Recientemente y según informaciones publicadas en este periódico el día 3 de julio, hemos sabido que el CSIC -con la de cosas que podría hacer- ha dedicado esfuerzos y presupuesto a saber por qué el tomate industrial, el que habitualmente compramos en los supermercados, no sabe a tomate. Resulta que en los experimentos de la […]

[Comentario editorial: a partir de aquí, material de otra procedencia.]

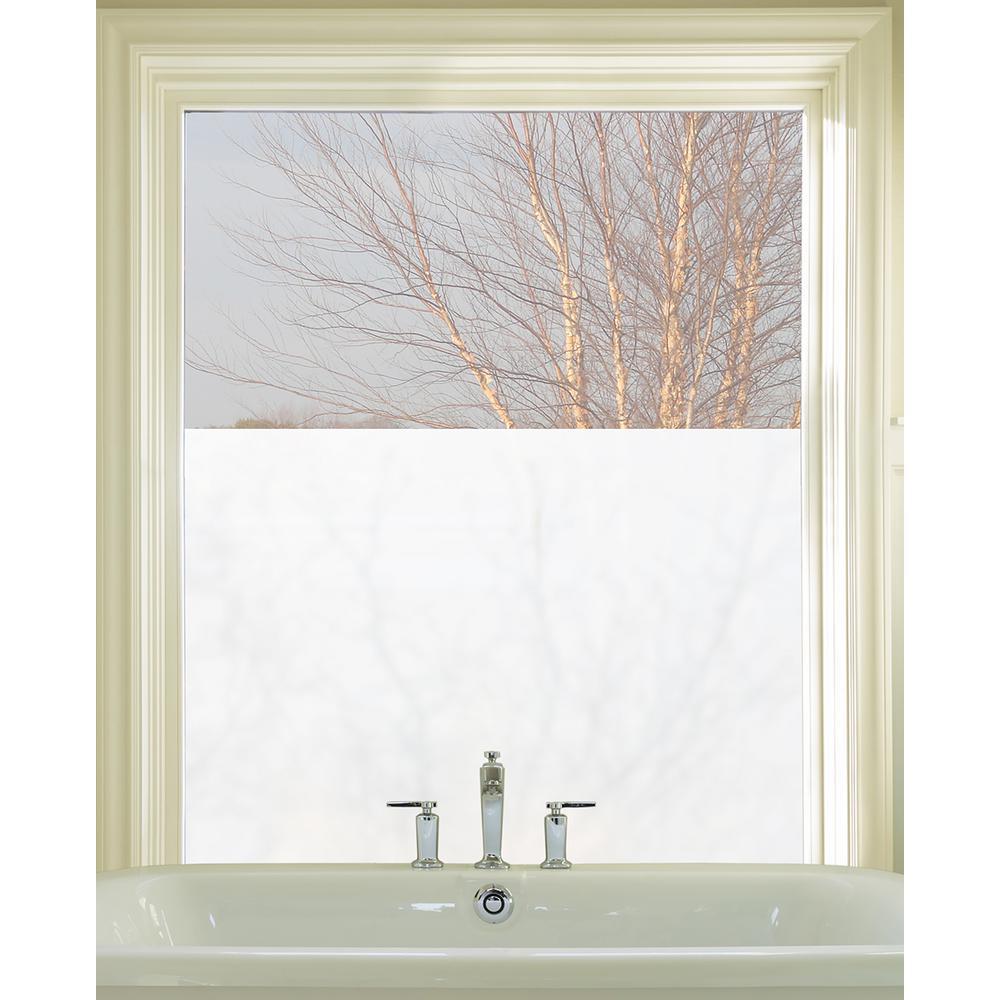 Decorative -  Window Film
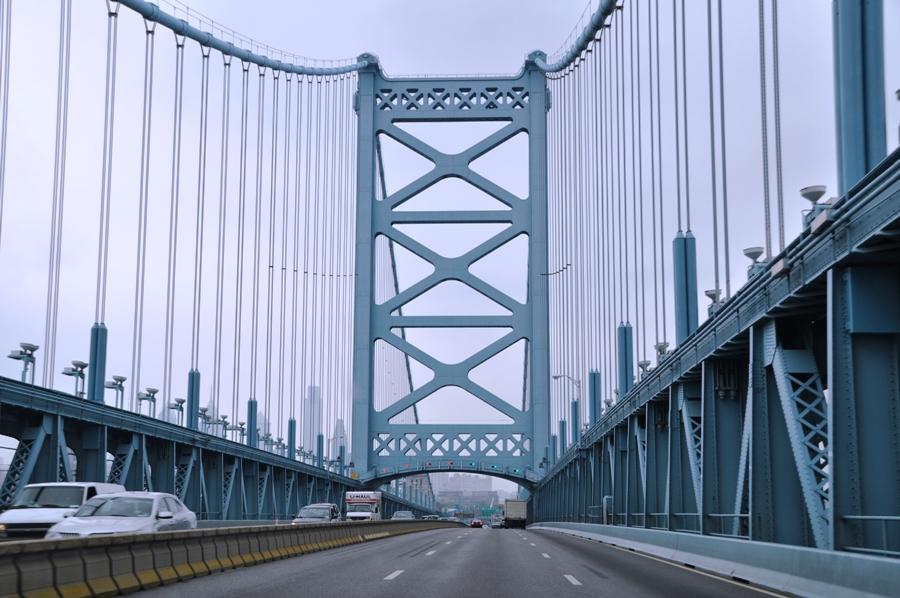 Ponte sul fiume Delaware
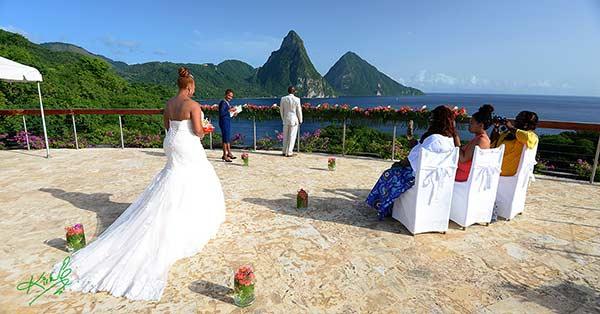 Pam & Kevin's Saint Lucia Wedding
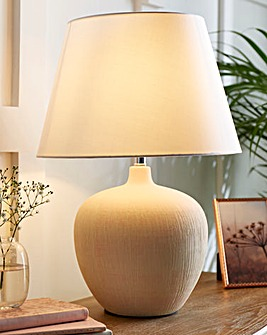 Tenby Ceramic Table Lamp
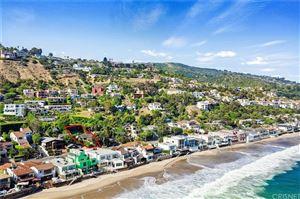 Photo of 21609 PACIFIC COAST, Malibu, CA 90265 (MLS # SR19165279)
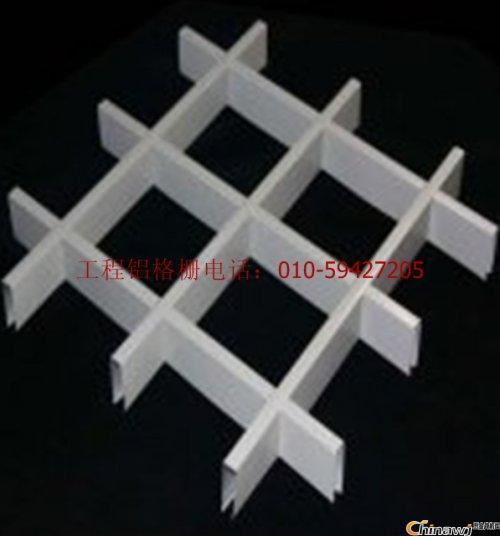 Dandong aluminum grille market analysis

Recientemente y según informaciones publicadas en este periódico el día 3 de julio, hemos sabido que el CSIC -con la de cosas que podría hacer- ha dedicado esfuerzos y presupuesto a saber por qué el tomate industrial, el que habitualmente compramos en los supermercados, no sabe a tomate. Resulta que en los experimentos de la industria alimentaria, movidas por el empeño de conseguir variedades de hortalizas uniformes y bonitas, un gen que no controlaban se alteró y ¡anda! nos quedamos sin sabor a tomate. Pero lo peor no es tal derroche, ni el reduccionismo de algo tan maravillosamente complejo, sino que andan entusiasmados con el descubrimiento, pues «con el gen identificado en unos pocos años lo tendremos resuelto».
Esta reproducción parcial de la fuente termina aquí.